Menurutnya, pembayaran ganti rugi ini harus disikapi dengan serius oleh pemkot, sebab itu merupakan hak warga, jika belum juga direa­lisasi, ditakutkan akan terjadi hal-hal yang tak diinginkan di lapangan.

Verifikasi lapangan semestinya sudah selesai, sebab hal ini sudah dilakukan sejak beberapa bulan lalu, jika ini yang jadi alasan, berarti pemkot lemah dalam pengawasan, apalagi sudah ada dana ganti rugi yang disiapkan, oleh sebab itu pemkot harus menindaklan­jutinya.

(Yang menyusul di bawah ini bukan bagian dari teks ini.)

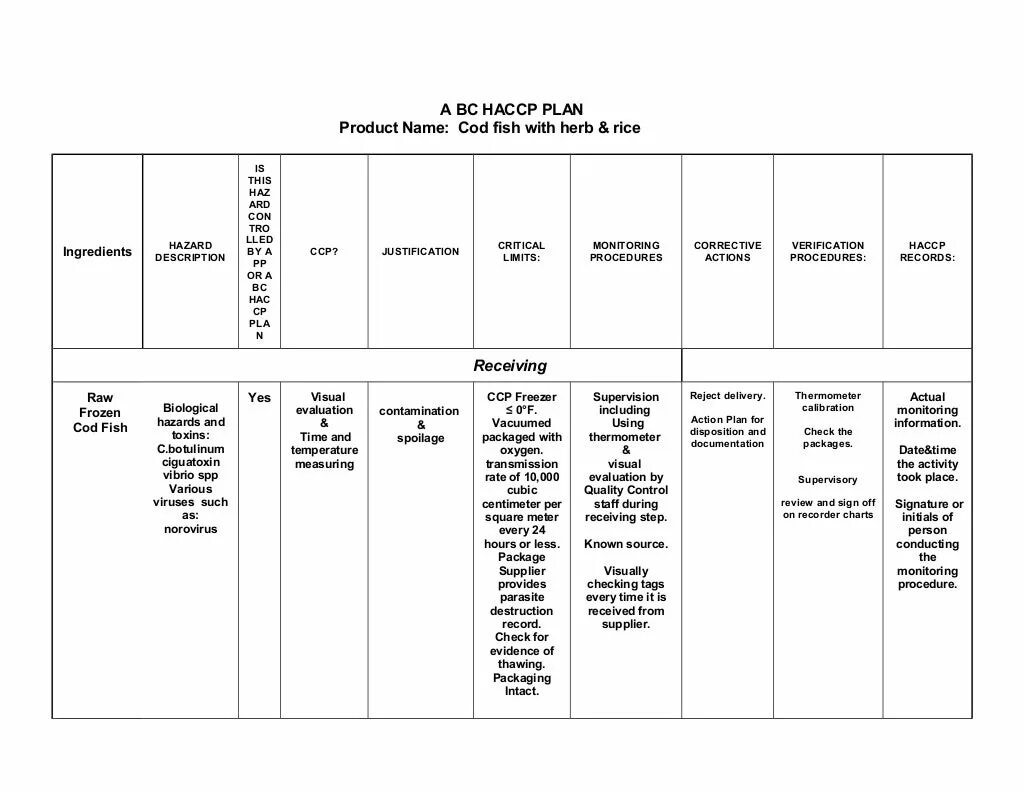 A BC HACCP PLAN
Product Name: Cod fish with herb & rice

| Ingredients | HAZARD DESCRIPTION | IS THIS HAZARD CONTROLLED BY A PP OR A BC HACCP PLAN | CCP? | JUSTIFICATION | CRITICAL LIMITS: | MONITORING PROCEDURES | CORRECTIVE ACTIONS | VERIFICATION PROCEDURES: | HACCP RECORDS: |
|---|---|---|---|---|---|---|---|---|---|
| Receiving | | | | | | | | | |
| Raw Frozen Cod Fish | Biological hazards and toxins: C.botulinum ciguatoxin vibrio spp Various viruses such as: norovirus | Yes | Visual evaluation & Time and temperature measuring | contamination & spoilage | CCP Freezer ≤ 0°F. Vacuumed packaged with oxygen. transmission rate of 10,000 cubic centimeter per square meter every 24 hours or less. Package Supplier provides parasite destruction record. Check for evidence of thawing. Packaging Intact. | Supervision including Using thermometer & visual evaluation by Quality Control staff during receiving step. Known source. Visually checking tags every time it is received from supplier. | Reject delivery. Action Plan for disposition and documentation | Thermometer calibration Check the packages. Supervisory review and sign off on recorder charts | Actual monitoring information. Date&time the activity took place. Signature or initials of person conducting the monitoring procedure. |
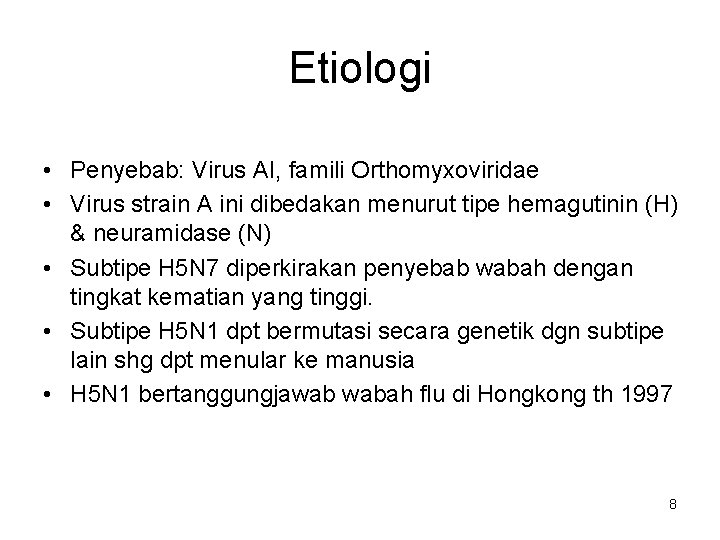 Etiologi

• Penyebab: Virus AI, famili Orthomyxoviridae
• Virus strain A ini dibedakan menurut tipe hemagutinin (H) & neuramidase (N)
• Subtipe H5N7 diperkirakan penyebab wabah dengan tingkat kematian yang tinggi.
• Subtipe H5N1 dpt bermutasi secara genetik dgn subtipe lain shg dpt menular ke manusia
• H5N1 bertanggungjawab wabah flu di Hongkong th 1997

8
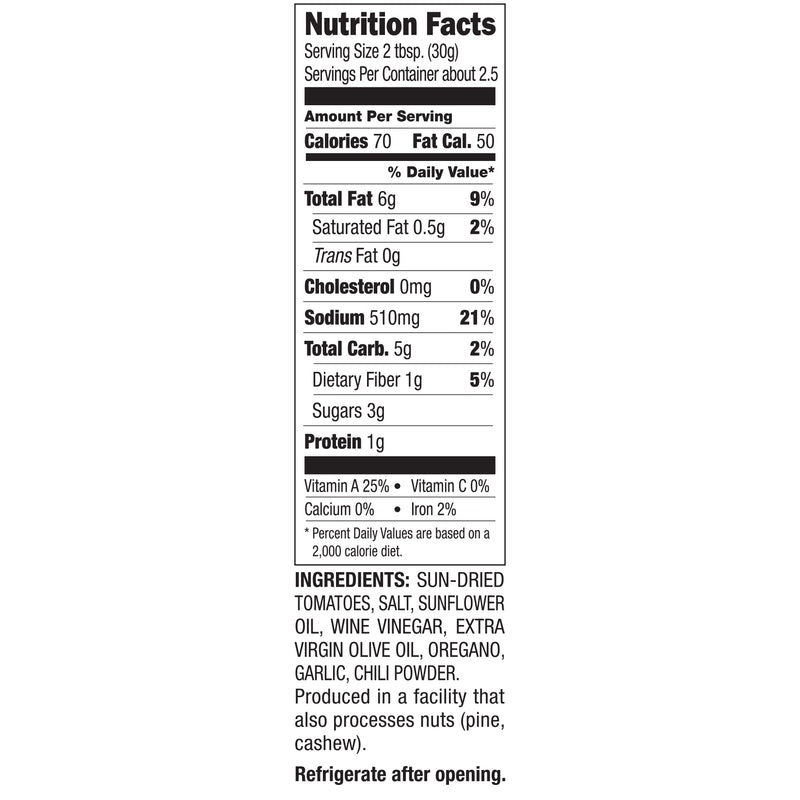 Nutrition Facts
Serving Size 2 tbsp. (30g)
Servings Per Container about 2.5

Amount Per Serving
Calories 70 Fat Cal. 50
% Daily Value*
Total Fat 6g 9%
Saturated Fat 0.5g 2%
Trans Fat 0g
Cholesterol 0mg 0%
Sodium 510mg 21%
Total Carb. 5g 2%
Dietary Fiber 1g 5%
Sugars 3g
Protein 1g

Vitamin A 25% • Vitamin C 0%
Calcium 0% • Iron 2%

* Percent Daily Values are based on a 2,000 calorie diet.

INGREDIENTS: SUN-DRIED TOMATOES, SALT, SUNFLOWER OIL, WINE VINEGAR, EXTRA VIRGIN OLIVE OIL, OREGANO, GARLIC, CHILI POWDER. Produced in a facility that also processes nuts (pine, cashew).

Refrigerate after opening.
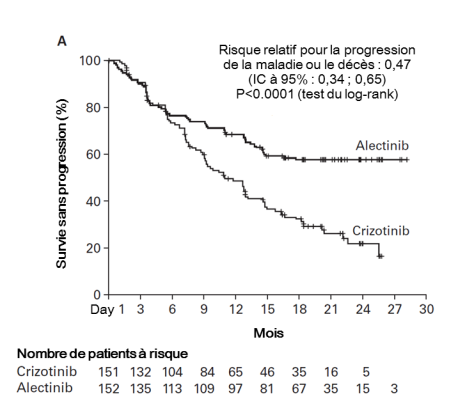 A

Risque relatif pour la progression de la maladie ou le décès : 0,47 (IC à 95% : 0,34 ; 0,65) P<0.0001 (test du log-rank)

Survie sans progression (%)

100
80
60
40
20
0

Alectinib

Crizotinib

Day 1 3 6 9 12 15 18 21 24 27 30

Mois

Nombre de patients à risque

| | | | | | | | | | | |
|---|---|---|---|---|---|---|---|---|---|---|
| Crizotinib | 151 | 132 | 104 | 84 | 65 | 46 | 35 | 16 | 5 | |
| Alectinib | 152 | 135 | 113 | 109 | 97 | 81 | 67 | 35 | 15 | 3 |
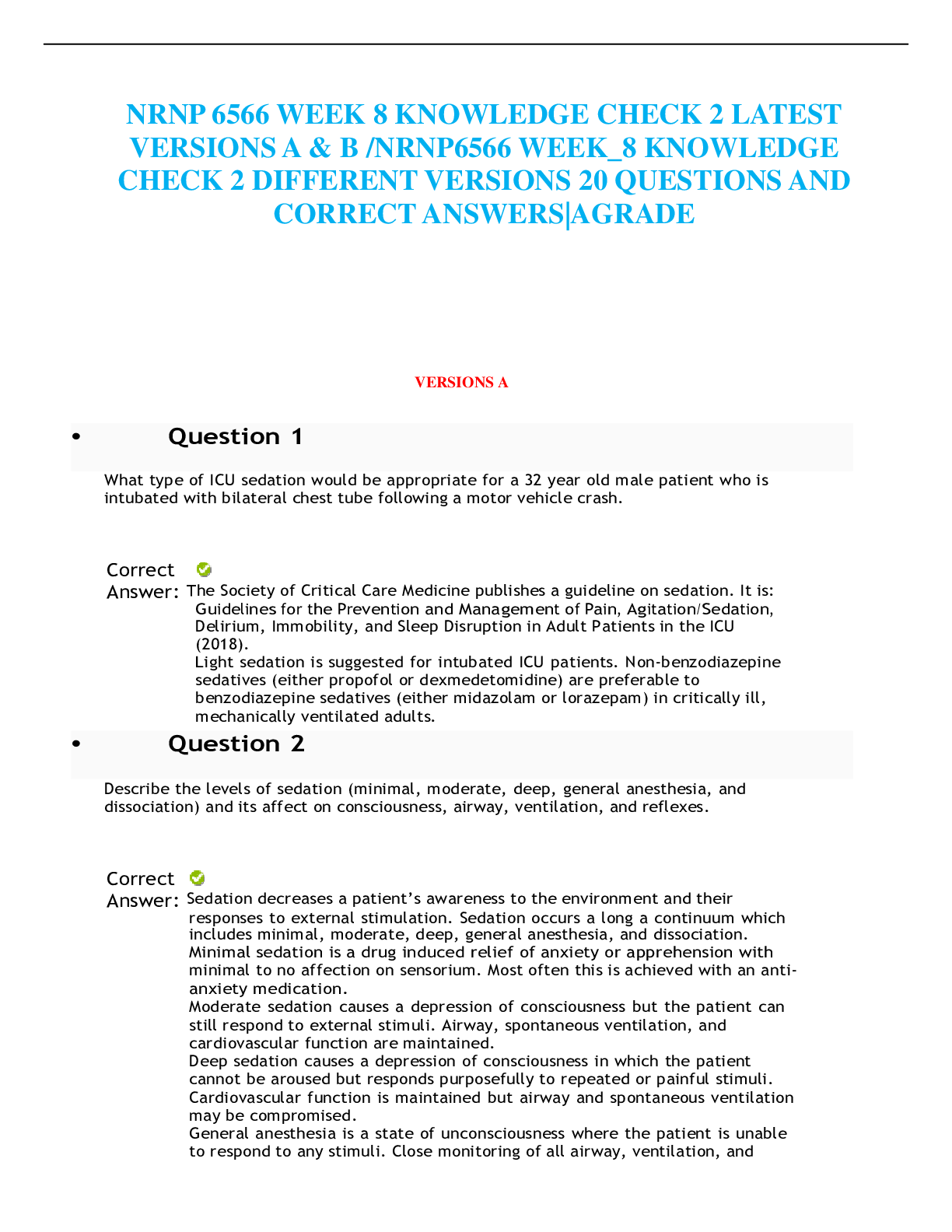 NRNP 6566 WEEK 8 KNOWLEDGE CHECK 2 LATEST VERSIONS A & B /NRNP6566 WEEK_8 KNOWLEDGE CHECK 2 DIFFERENT VERSIONS 20 QUESTIONS AND CORRECT ANSWERS|AGRADE

VERSIONS A

• Question 1

What type of ICU sedation would be appropriate for a 32 year old male patient who is intubated with bilateral chest tube following a motor vehicle crash.

Correct Answer: The Society of Critical Care Medicine publishes a guideline on sedation. It is: Guidelines for the Prevention and Management of Pain, Agitation/Sedation, Delirium, Immobility, and Sleep Disruption in Adult Patients in the ICU (2018).
Light sedation is suggested for intubated ICU patients. Non-benzodiazepine sedatives (either propofol or dexmedetomidine) are preferable to benzodiazepine sedatives (either midazolam or lorazepam) in critically ill, mechanically ventilated adults.

• Question 2

Describe the levels of sedation (minimal, moderate, deep, general anesthesia, and dissociation) and its affect on consciousness, airway, ventilation, and reflexes.

Correct Answer: Sedation decreases a patient's awareness to the environment and their responses to external stimulation. Sedation occurs a long a continuum which includes minimal, moderate, deep, general anesthesia, and dissociation.
Minimal sedation is a drug induced relief of anxiety or apprehension with minimal to no affection on sensorium. Most often this is achieved with an anti-anxiety medication.
Moderate sedation causes a depression of consciousness but the patient can still respond to external stimuli. Airway, spontaneous ventilation, and cardiovascular function are maintained.
Deep sedation causes a depression of consciousness in which the patient cannot be aroused but responds purposefully to repeated or painful stimuli. Cardiovascular function is maintained but airway and spontaneous ventilation may be compromised.
General anesthesia is a state of unconsciousness where the patient is unable to respond to any stimuli. Close monitoring of all airway, ventilation, and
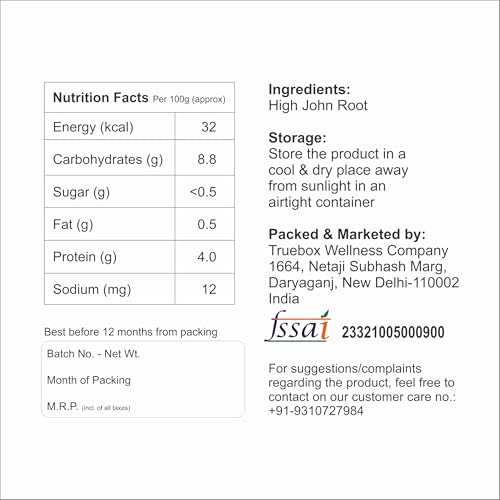 | Nutrition Facts Per 100g (approx) | |
|---|---|
| Energy (kcal) | 32 |
| Carbohydrates (g) | 8.8 |
| Sugar (g) | <0.5 |
| Fat (g) | 0.5 |
| Protein (g) | 4.0 |
| Sodium (mg) | 12 |

Best before 12 months from packing

Batch No. - Net Wt.

Month of Packing

M.R.P. (incl. of all taxes)

Ingredients:
High John Root

Storage:
Store the product in a cool & dry place away from sunlight in an airtight container

Packed & Marketed by:
Truebox Wellness Company
1664, Netaji Subhash Marg,
Daryaganj, New Delhi-110002
India

fssai 23321005000900

For suggestions/complaints regarding the product, feel free to contact on our customer care no.: +91-9310727984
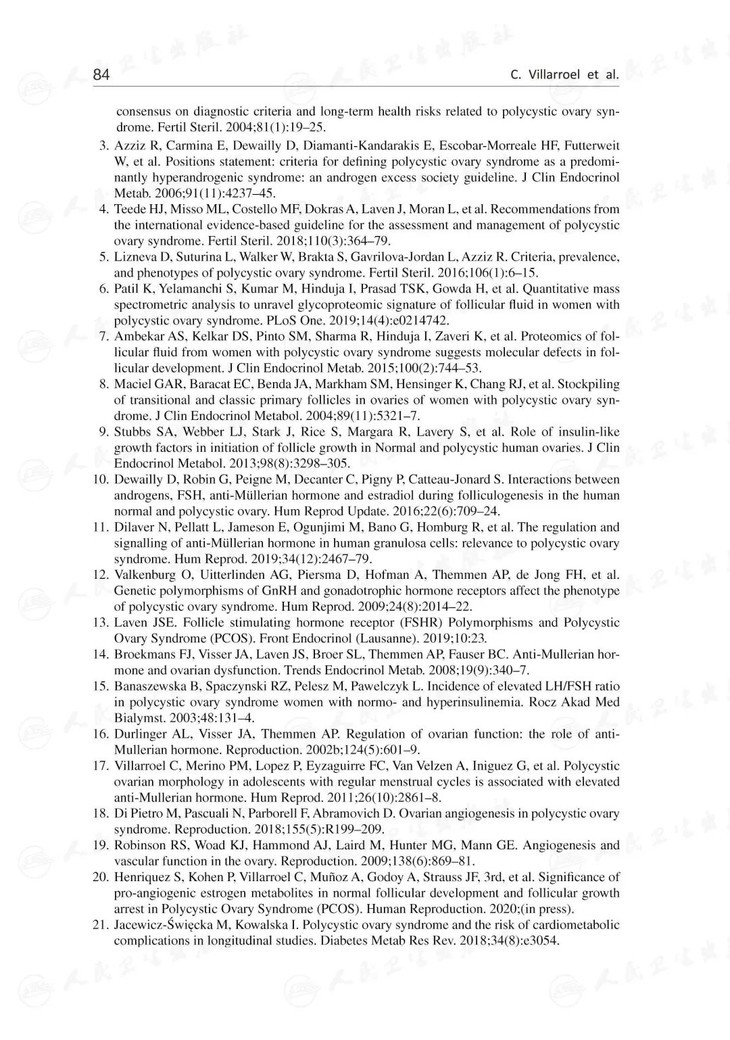 84 C. Villarroel et al.

consensus on diagnostic criteria and long-term health risks related to polycystic ovary syndrome. Fertil Steril. 2004;81(1):19–25.

3. Azziz R, Carmina E, Dewailly D, Diamanti-Kandarakis E, Escobar-Morreale HF, Futterweit W, et al. Positions statement: criteria for defining polycystic ovary syndrome as a predominantly hyperandrogenic syndrome: an androgen excess society guideline. J Clin Endocrinol Metab. 2006;91(11):4237–45.
4. Teede HJ, Misso ML, Costello MF, Dokras A, Laven J, Moran L, et al. Recommendations from the international evidence-based guideline for the assessment and management of polycystic ovary syndrome. Fertil Steril. 2018;110(3):364–79.
5. Lizneva D, Suturina L, Walker W, Brakta S, Gavrilova-Jordan L, Azziz R. Criteria, prevalence, and phenotypes of polycystic ovary syndrome. Fertil Steril. 2016;106(1):6–15.
6. Patil K, Yelamanchi S, Kumar M, Hinduja I, Prasad TSK, Gowda H, et al. Quantitative mass spectrometric analysis to unravel glycoproteomic signature of follicular fluid in women with polycystic ovary syndrome. PLoS One. 2019;14(4):e0214742.
7. Ambekar AS, Kelkar DS, Pinto SM, Sharma R, Hinduja I, Zaveri K, et al. Proteomics of follicular fluid from women with polycystic ovary syndrome suggests molecular defects in follicular development. J Clin Endocrinol Metab. 2015;100(2):744–53.
8. Maciel GAR, Baracat EC, Benda JA, Markham SM, Hensinger K, Chang RJ, et al. Stockpiling of transitional and classic primary follicles in ovaries of women with polycystic ovary syndrome. J Clin Endocrinol Metabol. 2004;89(11):5321–7.
9. Stubbs SA, Webber LJ, Stark J, Rice S, Margara R, Lavery S, et al. Role of insulin-like growth factors in initiation of follicle growth in Normal and polycystic human ovaries. J Clin Endocrinol Metabol. 2013;98(8):3298–305.
10. Dewailly D, Robin G, Peigne M, Decanter C, Pigny P, Catteau-Jonard S. Interactions between androgens, FSH, anti-Müllerian hormone and estradiol during folliculogenesis in the human normal and polycystic ovary. Hum Reprod Update. 2016;22(6):709–24.
11. Dilaver N, Pellatt L, Jameson E, Ogunjimi M, Bano G, Homburg R, et al. The regulation and signalling of anti-Müllerian hormone in human granulosa cells: relevance to polycystic ovary syndrome. Hum Reprod. 2019;34(12):2467–79.
12. Valkenburg O, Uitterlinden AG, Piersma D, Hofman A, Themmen AP, de Jong FH, et al. Genetic polymorphisms of GnRH and gonadotrophic hormone receptors affect the phenotype of polycystic ovary syndrome. Hum Reprod. 2009;24(8):2014–22.
13. Laven JSE. Follicle stimulating hormone receptor (FSHR) Polymorphisms and Polycystic Ovary Syndrome (PCOS). Front Endocrinol (Lausanne). 2019;10:23.
14. Broekmans FJ, Visser JA, Laven JS, Broer SL, Themmen AP, Fauser BC. Anti-Mullerian hormone and ovarian dysfunction. Trends Endocrinol Metab. 2008;19(9):340–7.
15. Banaszewska B, Spaczynski RZ, Pelesz M, Pawelczyk L. Incidence of elevated LH/FSH ratio in polycystic ovary syndrome women with normo- and hyperinsulinemia. Rocz Akad Med Bialymst. 2003;48:131–4.
16. Durlinger AL, Visser JA, Themmen AP. Regulation of ovarian function: the role of anti-Mullerian hormone. Reproduction. 2002b;124(5):601–9.
17. Villarroel C, Merino PM, Lopez P, Eyzaguirre FC, Van Velzen A, Iniguez G, et al. Polycystic ovarian morphology in adolescents with regular menstrual cycles is associated with elevated anti-Mullerian hormone. Hum Reprod. 2011;26(10):2861–8.
18. Di Pietro M, Pascuali N, Parborell F, Abramovich D. Ovarian angiogenesis in polycystic ovary syndrome. Reproduction. 2018;155(5):R199–209.
19. Robinson RS, Woad KJ, Hammond AJ, Laird M, Hunter MG, Mann GE. Angiogenesis and vascular function in the ovary. Reproduction. 2009;138(6):869–81.
20. Henriquez S, Kohen P, Villarroel C, Muñoz A, Godoy A, Strauss JF, 3rd, et al. Significance of pro-angiogenic estrogen metabolites in normal follicular development and follicular growth arrest in Polycystic Ovary Syndrome (PCOS). Human Reproduction. 2020;(in press).
21. Jacewicz-Święcka M, Kowalska I. Polycystic ovary syndrome and the risk of cardiometabolic complications in longitudinal studies. Diabetes Metab Res Rev. 2018;34(8):e3054.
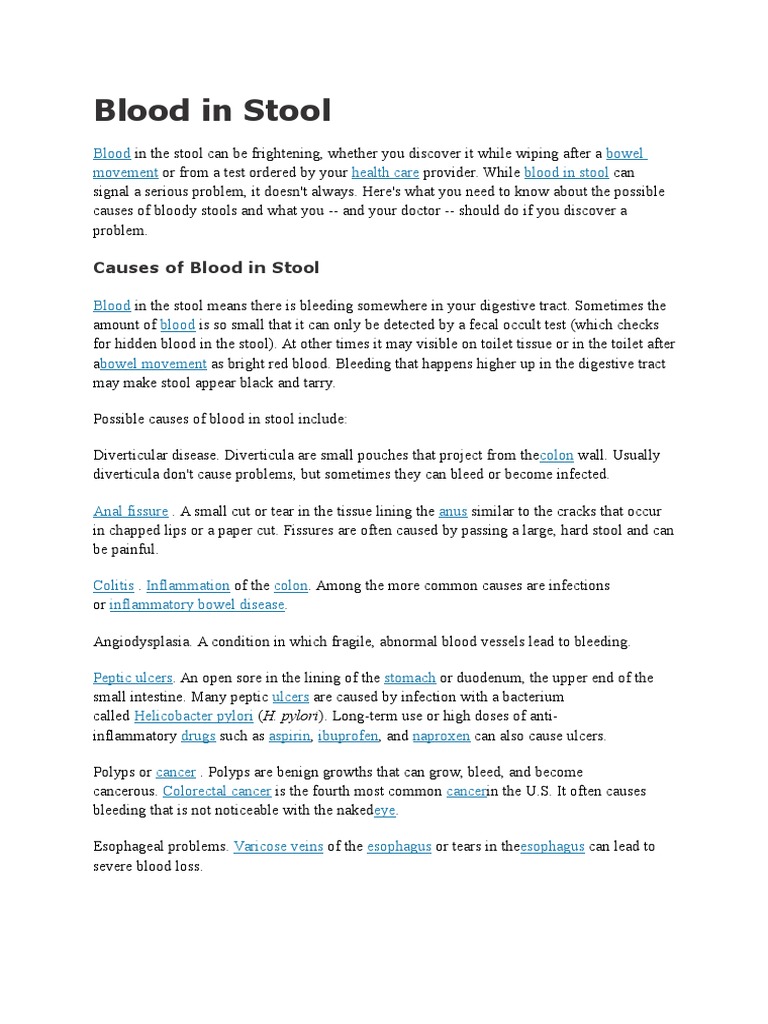 Blood in Stool

Blood in the stool can be frightening, whether you discover it while wiping after a bowel movement or from a test ordered by your health care provider. While blood in stool can signal a serious problem, it doesn't always. Here's what you need to know about the possible causes of bloody stools and what you -- and your doctor -- should do if you discover a problem.

Causes of Blood in Stool

Blood in the stool means there is bleeding somewhere in your digestive tract. Sometimes the amount of blood is so small that it can only be detected by a fecal occult test (which checks for hidden blood in the stool). At other times it may visible on toilet tissue or in the toilet after abowel movement as bright red blood. Bleeding that happens higher up in the digestive tract may make stool appear black and tarry.

Possible causes of blood in stool include:

Diverticular disease. Diverticula are small pouches that project from thecolon wall. Usually diverticula don't cause problems, but sometimes they can bleed or become infected.

Anal fissure . A small cut or tear in the tissue lining the anus similar to the cracks that occur in chapped lips or a paper cut. Fissures are often caused by passing a large, hard stool and can be painful.

Colitis . Inflammation of the colon. Among the more common causes are infections or inflammatory bowel disease.

Angiodysplasia. A condition in which fragile, abnormal blood vessels lead to bleeding.

Peptic ulcers. An open sore in the lining of the stomach or duodenum, the upper end of the small intestine. Many peptic ulcers are caused by infection with a bacterium called Helicobacter pylori (H. pylori). Long-term use or high doses of anti-inflammatory drugs such as aspirin, ibuprofen, and naproxen can also cause ulcers.

Polyps or cancer . Polyps are benign growths that can grow, bleed, and become cancerous. Colorectal cancer is the fourth most common cancerin the U.S. It often causes bleeding that is not noticeable with the nakedeye.

Esophageal problems. Varicose veins of the esophagus or tears in theesophagus can lead to severe blood loss.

“Saya janji akan koordinasi lagi dengan dinas terkait untuk tanyakan kendala apa sehingga pembayaran ganti rugi tak kunjung diselesaikan,” janjinya.

Sebelumnya diberitakan, proses pekerjaan lanjutan pembangunan jalan lingkar Ambon selatan dipastikan tidak dapat dilanjutkan, Hal ini karenakan sampai saat ini pemkot belum juga melakukan pembayaran ganti rugi tanaman milik warga Dusun Mahia, Desa Urimessing, Kecematan Nusaniwe.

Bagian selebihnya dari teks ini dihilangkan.